Above: EUR/USD shown at 2-hour intervals alongside AUD/USD, NZD/USD and an upside down or inverted USD/JPY.
Meanwhile, after including changes in food and energy prices the official or mani inflation rate remained stubbornly elevated at an annualised 8.2% in September following a 0.4% monthly increase that was larger than the 0.2% uplift anticipated by economists on average.
"With inflation printing above 7% on an annualised basis and no signs that wage growth is cooling as millions of available workers remain on the sidelines of the US labour market, the Fed is very much locked into hiking aggressively into year-end," says Simon Harvey, head of FX analysis at Monex Europe.
Thursday's data will leave Federal Reserve interest rate setters with little choice but to continue along the monetary policy path outlined by September's Federal Open Market Committee forecasts, which suggested the main U.S. interest rate could rise a further 1.25% this year to sit at 4.5% by year-end.
The Dollar had fallen broadly against most G20 currencies ahead of the release but quickly reversed its way to intraday gains over almost all counterparts including the Euro, although the single currency fared better than most.
"Today's figures confirm the Fed top officials' fear that inflation is more stubborn than previously expected.
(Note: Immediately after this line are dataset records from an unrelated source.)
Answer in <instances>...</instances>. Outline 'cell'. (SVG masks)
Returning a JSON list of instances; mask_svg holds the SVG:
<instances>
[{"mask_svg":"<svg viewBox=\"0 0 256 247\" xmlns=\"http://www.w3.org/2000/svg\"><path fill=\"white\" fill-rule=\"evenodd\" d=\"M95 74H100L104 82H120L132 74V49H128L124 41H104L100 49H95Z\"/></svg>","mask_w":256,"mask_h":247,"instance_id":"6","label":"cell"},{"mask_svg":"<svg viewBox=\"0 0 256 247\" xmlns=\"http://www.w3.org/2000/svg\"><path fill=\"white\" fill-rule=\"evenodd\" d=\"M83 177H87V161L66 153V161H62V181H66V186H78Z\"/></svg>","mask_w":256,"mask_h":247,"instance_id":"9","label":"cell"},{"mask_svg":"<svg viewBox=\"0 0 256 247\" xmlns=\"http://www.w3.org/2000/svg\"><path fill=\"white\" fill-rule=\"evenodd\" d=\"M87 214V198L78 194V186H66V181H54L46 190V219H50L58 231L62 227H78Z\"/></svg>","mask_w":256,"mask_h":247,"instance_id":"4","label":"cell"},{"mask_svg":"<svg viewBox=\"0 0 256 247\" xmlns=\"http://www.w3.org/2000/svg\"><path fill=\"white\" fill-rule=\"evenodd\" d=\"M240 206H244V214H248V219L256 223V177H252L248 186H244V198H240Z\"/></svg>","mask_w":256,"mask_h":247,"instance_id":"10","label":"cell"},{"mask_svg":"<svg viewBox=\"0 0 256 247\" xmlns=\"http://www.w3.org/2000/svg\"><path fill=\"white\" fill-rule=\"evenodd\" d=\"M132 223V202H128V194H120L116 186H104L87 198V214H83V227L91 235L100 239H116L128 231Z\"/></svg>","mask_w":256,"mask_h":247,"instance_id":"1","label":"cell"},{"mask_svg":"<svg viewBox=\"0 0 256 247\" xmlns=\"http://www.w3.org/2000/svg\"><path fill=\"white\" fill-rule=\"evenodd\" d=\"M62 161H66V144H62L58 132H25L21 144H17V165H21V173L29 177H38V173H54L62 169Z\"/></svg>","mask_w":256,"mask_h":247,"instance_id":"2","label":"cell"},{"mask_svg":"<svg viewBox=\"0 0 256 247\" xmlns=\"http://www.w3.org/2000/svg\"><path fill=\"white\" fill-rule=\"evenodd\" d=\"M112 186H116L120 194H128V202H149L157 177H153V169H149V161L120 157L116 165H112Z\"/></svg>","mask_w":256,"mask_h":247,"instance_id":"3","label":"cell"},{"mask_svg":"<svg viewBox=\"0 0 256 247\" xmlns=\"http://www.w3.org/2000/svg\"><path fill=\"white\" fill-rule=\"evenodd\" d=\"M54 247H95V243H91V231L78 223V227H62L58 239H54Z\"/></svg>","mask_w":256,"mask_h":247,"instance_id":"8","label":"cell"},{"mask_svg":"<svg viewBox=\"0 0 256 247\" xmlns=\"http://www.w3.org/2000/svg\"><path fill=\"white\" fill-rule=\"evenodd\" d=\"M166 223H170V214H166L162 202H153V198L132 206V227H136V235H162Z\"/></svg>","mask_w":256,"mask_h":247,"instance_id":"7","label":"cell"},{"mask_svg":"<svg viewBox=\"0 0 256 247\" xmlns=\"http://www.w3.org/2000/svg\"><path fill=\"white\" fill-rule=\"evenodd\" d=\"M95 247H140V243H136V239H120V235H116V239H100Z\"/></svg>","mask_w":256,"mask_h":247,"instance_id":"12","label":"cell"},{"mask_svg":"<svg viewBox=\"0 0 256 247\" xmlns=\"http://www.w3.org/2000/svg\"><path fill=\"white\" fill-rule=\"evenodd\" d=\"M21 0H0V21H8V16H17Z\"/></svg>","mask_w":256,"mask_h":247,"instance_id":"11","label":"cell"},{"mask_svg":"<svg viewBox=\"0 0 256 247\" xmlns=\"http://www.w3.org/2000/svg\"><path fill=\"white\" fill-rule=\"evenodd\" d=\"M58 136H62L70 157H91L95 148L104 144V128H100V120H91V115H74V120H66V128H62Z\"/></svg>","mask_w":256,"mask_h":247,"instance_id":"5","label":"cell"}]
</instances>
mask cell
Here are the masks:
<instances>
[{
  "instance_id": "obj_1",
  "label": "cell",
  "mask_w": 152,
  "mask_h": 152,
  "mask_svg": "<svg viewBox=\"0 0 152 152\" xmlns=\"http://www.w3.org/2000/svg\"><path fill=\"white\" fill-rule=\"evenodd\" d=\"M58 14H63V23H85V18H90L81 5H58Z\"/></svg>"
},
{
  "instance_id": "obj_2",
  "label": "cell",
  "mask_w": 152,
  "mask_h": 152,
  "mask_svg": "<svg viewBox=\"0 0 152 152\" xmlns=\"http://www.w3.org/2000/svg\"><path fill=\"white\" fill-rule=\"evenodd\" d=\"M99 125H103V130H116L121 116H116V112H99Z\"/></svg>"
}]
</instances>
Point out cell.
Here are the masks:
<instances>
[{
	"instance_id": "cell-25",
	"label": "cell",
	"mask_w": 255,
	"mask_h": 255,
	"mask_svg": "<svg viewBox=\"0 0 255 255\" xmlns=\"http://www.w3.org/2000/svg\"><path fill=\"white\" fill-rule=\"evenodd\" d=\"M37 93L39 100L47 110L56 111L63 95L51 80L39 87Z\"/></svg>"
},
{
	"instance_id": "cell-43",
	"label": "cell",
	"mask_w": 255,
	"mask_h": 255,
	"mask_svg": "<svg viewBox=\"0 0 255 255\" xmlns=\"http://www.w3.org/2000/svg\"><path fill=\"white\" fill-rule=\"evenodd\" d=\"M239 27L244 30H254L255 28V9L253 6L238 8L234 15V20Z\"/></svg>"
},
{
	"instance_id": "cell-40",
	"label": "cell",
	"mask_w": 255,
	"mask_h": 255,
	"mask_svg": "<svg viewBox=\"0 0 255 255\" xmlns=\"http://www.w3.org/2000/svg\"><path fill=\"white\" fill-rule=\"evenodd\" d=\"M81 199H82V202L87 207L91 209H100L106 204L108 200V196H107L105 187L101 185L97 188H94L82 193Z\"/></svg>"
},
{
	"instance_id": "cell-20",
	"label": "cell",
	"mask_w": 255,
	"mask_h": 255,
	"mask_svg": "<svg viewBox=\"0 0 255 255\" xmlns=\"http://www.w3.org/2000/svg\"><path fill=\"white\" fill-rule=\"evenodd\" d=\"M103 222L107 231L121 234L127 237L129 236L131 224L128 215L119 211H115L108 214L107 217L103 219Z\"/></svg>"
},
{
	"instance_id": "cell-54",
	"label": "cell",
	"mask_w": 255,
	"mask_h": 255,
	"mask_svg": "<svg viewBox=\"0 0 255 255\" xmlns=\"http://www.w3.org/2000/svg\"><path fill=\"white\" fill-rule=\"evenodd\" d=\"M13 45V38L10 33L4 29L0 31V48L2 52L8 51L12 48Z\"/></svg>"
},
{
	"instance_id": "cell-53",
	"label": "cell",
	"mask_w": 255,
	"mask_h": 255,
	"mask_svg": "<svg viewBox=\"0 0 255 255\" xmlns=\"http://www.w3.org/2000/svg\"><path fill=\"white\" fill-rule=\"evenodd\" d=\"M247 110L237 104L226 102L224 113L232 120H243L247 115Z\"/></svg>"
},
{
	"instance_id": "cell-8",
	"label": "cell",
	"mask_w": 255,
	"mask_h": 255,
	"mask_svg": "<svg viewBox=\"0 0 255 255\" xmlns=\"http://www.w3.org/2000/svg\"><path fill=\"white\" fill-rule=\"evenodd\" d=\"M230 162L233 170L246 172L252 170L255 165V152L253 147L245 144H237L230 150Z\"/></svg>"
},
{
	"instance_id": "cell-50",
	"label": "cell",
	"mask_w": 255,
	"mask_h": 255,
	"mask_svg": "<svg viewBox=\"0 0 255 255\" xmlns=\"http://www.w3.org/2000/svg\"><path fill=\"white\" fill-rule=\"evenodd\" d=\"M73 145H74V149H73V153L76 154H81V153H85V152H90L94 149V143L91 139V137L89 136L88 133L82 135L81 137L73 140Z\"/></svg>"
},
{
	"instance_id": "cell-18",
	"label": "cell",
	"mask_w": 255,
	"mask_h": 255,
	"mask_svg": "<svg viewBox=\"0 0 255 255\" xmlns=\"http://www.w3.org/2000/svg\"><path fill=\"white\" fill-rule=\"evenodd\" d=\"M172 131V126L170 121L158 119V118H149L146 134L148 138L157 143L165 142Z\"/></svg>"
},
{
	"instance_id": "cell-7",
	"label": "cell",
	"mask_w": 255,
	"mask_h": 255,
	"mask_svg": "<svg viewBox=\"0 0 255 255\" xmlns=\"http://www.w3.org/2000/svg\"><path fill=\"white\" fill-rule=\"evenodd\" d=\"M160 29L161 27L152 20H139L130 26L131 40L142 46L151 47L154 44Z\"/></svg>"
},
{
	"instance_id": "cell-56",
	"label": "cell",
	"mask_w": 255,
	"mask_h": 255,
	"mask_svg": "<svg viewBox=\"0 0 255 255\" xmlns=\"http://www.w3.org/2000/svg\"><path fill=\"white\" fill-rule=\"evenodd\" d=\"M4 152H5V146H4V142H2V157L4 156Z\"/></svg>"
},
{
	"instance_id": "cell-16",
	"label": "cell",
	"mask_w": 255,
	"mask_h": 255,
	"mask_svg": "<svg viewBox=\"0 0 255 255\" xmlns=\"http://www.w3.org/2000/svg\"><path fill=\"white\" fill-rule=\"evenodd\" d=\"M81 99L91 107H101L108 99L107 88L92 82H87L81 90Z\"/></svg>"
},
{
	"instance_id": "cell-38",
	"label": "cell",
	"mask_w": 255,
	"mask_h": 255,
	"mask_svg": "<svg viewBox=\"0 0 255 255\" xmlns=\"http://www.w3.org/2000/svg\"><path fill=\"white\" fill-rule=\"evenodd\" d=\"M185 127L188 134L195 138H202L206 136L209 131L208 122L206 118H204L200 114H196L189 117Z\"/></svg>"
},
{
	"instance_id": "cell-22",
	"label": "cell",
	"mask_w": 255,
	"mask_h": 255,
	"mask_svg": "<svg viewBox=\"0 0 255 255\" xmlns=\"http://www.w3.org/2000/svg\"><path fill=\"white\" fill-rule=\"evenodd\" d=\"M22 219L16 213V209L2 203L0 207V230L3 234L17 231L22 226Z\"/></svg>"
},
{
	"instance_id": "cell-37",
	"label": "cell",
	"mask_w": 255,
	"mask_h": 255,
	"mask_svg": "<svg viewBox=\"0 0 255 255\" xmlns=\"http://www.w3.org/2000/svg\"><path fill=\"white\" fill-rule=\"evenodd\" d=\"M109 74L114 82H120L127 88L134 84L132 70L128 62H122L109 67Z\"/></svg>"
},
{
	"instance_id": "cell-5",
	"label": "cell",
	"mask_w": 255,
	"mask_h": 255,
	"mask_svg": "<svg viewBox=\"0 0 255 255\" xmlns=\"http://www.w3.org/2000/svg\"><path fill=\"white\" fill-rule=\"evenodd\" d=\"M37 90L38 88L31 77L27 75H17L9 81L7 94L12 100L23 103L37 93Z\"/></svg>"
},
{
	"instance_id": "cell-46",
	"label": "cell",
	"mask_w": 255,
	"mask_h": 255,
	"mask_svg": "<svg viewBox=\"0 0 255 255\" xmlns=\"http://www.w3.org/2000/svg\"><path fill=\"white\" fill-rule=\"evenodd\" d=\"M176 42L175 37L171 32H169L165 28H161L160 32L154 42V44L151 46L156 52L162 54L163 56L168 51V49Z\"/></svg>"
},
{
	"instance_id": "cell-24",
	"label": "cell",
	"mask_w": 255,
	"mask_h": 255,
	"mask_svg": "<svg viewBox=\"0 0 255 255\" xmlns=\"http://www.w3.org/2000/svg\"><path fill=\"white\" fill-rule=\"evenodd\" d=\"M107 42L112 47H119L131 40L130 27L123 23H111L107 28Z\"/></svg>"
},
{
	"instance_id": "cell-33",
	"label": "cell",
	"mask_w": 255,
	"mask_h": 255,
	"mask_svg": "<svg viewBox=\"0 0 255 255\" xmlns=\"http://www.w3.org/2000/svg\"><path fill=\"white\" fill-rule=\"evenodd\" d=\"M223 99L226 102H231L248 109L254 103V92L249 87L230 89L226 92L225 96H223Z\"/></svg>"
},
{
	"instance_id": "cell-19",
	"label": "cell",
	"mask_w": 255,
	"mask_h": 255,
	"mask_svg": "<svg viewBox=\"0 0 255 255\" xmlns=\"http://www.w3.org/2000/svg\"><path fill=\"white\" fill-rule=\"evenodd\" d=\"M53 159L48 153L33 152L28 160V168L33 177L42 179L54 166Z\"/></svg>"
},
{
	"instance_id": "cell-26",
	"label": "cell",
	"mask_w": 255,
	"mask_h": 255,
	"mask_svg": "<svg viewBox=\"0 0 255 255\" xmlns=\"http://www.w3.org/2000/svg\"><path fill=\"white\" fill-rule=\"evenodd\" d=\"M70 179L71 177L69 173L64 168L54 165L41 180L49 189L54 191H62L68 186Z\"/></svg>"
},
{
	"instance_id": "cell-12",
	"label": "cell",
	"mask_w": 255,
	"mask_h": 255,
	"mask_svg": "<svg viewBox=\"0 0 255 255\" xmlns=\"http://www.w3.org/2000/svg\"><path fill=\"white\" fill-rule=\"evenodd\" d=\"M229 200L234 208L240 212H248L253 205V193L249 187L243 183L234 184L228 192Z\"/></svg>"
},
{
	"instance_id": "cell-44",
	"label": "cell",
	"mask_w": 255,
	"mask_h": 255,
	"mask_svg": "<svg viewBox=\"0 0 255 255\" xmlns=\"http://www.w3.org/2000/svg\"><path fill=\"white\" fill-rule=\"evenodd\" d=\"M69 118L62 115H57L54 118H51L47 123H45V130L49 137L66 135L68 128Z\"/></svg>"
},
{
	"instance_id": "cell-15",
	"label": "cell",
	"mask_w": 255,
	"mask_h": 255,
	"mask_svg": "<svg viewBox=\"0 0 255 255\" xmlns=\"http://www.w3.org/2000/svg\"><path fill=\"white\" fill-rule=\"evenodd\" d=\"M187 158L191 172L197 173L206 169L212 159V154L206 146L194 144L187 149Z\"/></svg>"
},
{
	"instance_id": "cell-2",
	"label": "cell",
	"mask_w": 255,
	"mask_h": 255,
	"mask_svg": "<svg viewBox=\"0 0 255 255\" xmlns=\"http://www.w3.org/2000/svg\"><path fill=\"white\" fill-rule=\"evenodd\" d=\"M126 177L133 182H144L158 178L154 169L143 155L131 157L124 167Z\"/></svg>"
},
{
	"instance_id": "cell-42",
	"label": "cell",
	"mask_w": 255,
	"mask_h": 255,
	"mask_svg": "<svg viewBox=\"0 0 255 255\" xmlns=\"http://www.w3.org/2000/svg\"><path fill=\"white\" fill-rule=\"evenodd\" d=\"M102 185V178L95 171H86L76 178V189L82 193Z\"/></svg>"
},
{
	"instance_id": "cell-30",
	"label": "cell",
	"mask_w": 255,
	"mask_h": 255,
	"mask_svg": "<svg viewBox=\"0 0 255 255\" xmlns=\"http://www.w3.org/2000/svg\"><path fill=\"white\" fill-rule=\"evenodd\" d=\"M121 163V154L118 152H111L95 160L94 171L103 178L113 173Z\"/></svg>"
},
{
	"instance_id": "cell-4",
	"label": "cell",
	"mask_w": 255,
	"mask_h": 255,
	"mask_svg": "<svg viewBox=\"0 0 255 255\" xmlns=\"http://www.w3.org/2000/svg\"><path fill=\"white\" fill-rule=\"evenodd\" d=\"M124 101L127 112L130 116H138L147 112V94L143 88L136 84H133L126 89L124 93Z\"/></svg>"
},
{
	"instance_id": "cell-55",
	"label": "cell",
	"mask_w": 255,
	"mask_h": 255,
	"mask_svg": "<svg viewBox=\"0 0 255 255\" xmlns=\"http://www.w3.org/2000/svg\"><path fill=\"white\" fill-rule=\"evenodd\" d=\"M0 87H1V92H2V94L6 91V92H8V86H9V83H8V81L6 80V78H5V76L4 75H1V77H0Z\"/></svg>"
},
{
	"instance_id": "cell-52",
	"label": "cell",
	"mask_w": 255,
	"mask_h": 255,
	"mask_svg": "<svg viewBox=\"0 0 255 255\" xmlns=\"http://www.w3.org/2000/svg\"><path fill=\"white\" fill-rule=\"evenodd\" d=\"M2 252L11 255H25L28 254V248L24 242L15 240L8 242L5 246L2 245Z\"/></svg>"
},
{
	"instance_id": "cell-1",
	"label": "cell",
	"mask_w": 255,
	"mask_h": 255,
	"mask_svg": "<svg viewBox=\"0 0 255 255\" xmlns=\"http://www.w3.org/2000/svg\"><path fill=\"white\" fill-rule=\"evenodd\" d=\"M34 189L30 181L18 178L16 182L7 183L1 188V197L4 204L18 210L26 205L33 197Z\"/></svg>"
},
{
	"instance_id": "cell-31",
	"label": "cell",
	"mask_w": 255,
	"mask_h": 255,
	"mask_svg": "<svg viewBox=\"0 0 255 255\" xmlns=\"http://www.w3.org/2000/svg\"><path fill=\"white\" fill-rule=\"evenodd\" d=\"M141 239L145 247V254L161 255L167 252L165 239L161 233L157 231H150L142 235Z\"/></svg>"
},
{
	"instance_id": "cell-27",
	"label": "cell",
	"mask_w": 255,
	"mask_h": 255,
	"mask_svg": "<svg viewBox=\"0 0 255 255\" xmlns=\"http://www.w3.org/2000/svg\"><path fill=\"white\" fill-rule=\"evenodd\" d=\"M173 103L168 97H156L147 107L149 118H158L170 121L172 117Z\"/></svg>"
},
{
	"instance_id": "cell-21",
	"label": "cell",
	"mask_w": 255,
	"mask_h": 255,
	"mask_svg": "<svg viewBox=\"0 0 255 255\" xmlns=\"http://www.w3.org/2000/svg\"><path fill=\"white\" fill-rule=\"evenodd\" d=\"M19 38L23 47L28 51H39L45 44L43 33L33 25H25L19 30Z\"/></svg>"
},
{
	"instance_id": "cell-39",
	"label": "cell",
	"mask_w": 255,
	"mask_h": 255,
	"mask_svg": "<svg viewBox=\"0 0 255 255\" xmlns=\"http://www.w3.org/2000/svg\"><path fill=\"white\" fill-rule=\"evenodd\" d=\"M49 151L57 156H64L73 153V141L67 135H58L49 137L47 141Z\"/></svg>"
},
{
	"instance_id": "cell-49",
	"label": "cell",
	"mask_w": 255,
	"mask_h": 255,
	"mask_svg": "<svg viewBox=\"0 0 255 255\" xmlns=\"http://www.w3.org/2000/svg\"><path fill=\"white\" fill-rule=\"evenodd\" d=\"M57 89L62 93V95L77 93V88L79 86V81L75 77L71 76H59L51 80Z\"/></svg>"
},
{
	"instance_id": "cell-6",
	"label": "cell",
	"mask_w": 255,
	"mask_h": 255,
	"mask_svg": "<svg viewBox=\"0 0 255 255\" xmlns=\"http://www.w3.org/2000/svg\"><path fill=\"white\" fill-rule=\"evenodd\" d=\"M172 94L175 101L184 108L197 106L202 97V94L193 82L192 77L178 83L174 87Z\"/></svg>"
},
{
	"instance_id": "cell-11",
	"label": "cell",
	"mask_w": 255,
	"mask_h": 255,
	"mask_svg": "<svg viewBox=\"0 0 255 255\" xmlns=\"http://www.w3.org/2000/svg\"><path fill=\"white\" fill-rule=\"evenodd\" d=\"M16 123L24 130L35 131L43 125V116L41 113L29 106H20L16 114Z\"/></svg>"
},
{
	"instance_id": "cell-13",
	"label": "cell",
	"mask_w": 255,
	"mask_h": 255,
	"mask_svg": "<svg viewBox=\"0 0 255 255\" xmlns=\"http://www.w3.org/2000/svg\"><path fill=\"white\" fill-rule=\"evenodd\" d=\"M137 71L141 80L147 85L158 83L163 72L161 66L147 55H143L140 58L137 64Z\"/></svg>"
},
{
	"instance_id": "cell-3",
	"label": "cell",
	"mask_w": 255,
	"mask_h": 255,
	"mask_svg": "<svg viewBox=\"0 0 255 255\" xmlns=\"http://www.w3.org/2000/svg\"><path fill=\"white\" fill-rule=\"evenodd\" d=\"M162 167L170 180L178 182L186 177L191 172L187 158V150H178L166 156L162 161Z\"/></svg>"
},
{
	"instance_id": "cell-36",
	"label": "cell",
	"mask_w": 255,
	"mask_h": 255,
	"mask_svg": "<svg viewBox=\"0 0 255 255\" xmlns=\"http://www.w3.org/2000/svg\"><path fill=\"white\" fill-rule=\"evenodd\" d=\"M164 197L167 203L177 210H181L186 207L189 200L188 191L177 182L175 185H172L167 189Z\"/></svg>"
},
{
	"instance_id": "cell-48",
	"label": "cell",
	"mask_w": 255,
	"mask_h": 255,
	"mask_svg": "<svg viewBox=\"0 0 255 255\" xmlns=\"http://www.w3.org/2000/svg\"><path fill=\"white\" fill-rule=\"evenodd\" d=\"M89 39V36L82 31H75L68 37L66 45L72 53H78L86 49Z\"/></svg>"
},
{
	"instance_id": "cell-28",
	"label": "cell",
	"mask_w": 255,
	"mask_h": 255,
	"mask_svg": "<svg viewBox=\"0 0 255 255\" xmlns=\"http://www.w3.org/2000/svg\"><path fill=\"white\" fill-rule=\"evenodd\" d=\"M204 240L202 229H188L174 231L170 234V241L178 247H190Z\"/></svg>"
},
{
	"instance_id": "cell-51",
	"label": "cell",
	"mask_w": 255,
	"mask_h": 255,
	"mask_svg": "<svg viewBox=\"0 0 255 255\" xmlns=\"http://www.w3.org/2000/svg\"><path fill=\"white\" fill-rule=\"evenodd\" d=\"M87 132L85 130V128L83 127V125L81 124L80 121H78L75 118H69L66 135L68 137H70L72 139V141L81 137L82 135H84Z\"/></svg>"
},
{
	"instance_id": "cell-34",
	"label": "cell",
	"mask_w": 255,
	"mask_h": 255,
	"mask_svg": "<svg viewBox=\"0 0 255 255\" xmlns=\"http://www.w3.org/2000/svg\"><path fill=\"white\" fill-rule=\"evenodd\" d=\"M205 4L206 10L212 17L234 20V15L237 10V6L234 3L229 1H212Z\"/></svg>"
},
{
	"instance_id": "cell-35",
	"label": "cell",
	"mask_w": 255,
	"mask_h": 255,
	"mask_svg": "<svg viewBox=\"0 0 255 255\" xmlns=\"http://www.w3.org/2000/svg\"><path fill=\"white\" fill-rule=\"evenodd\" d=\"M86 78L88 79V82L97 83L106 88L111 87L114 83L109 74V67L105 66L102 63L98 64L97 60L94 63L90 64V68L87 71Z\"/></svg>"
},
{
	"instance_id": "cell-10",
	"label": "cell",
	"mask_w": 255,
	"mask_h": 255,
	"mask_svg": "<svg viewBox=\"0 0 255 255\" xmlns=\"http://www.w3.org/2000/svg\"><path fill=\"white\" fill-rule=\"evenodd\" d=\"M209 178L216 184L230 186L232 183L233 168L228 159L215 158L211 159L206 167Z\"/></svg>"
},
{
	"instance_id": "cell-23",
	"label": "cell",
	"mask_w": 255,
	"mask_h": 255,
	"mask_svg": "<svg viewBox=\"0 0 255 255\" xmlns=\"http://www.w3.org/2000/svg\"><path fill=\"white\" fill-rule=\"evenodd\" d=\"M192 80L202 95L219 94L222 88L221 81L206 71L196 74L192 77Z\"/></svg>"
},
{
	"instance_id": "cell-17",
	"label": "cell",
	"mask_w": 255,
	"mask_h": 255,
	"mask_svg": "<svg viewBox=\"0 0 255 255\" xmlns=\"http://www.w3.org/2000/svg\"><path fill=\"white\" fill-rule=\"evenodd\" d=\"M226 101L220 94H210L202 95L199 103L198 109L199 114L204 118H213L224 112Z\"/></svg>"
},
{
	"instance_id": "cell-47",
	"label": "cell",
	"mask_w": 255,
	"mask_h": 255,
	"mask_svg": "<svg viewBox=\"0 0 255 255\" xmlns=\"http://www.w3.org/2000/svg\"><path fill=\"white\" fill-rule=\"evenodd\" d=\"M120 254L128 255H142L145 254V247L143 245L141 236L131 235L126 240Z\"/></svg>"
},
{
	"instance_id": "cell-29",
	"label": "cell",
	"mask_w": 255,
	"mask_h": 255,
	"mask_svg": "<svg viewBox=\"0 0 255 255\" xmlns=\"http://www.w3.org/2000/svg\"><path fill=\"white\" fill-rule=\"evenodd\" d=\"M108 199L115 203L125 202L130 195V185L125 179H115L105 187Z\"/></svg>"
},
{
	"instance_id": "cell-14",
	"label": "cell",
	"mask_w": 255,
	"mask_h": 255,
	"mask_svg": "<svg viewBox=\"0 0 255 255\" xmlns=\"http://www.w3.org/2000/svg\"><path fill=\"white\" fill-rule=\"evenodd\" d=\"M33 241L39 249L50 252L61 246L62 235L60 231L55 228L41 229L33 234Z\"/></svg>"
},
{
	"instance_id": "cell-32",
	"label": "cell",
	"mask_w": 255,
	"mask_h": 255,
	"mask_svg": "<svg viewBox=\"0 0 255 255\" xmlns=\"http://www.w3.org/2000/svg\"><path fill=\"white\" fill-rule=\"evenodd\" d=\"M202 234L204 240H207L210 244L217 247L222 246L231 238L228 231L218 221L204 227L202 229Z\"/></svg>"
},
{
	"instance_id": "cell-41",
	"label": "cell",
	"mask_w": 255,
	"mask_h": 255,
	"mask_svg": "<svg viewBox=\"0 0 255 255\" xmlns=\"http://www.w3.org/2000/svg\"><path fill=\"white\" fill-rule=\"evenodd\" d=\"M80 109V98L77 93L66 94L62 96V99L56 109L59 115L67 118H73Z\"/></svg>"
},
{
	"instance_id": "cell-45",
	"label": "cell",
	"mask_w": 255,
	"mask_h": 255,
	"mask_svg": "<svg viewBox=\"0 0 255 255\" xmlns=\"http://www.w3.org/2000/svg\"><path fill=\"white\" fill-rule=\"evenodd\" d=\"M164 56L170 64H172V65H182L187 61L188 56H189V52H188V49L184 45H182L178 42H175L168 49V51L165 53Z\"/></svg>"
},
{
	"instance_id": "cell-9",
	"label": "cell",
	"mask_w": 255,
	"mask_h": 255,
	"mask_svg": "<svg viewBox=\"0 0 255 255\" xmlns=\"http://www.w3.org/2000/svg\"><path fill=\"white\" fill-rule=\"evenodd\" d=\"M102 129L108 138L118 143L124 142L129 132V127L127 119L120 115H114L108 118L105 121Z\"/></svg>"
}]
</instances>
Even if energy prices settle down over the next few months, inflation is likely to fall only slightly and remain far higher than the Fed's 2% target," says Dr Christoph Balz, a U.S. economist at Commerzbank.
Source: Netdania Markets.
"The minutes of the latest FOMC meeting reflect the Fed's determination to bring inflation back under control. Monetary policy would have to become "appropriately" restrictive to achieve this, and the Fed would have to maintain this course of action even in the event of a weakening labor market," Dr Balz wrote to clients following a review of the data.
The Commerzbank team says Thursday's data means that further significant increases in interest rates are "virtually certain" and forecasts that the Fed will raise the Fed Funds rate range by three quarters of a percentage point for a fourth consecutive occasion in November.
Commerzbank also forecasts the U.S. interest rate to rise as high as 5% next year, which is above the 4.75% peak projected by Fed officials in September.
"The increase in the annual rate of core inflation is not a good story and the Federal Reserve has stated it is willing to inflict economic pain to get inflation moving back to the 2% target. 75bp is indeed the solid call for the November 2nd FOMC meeting. But we are still looking for the Fed to slow the pace to a 50bp in December," says Jame Knightley, chief international economist at ING.
"Our rationale is that the economy is slowing and there is more evidence pointing to weakening corporate pricing power. The National Federation of Independent Business survey shows the proportion of companies looking to raise their prices is moderating quickly to reflect the shifting growth outlook and rising inventory levels that they don’t want left on their books," Knightley added.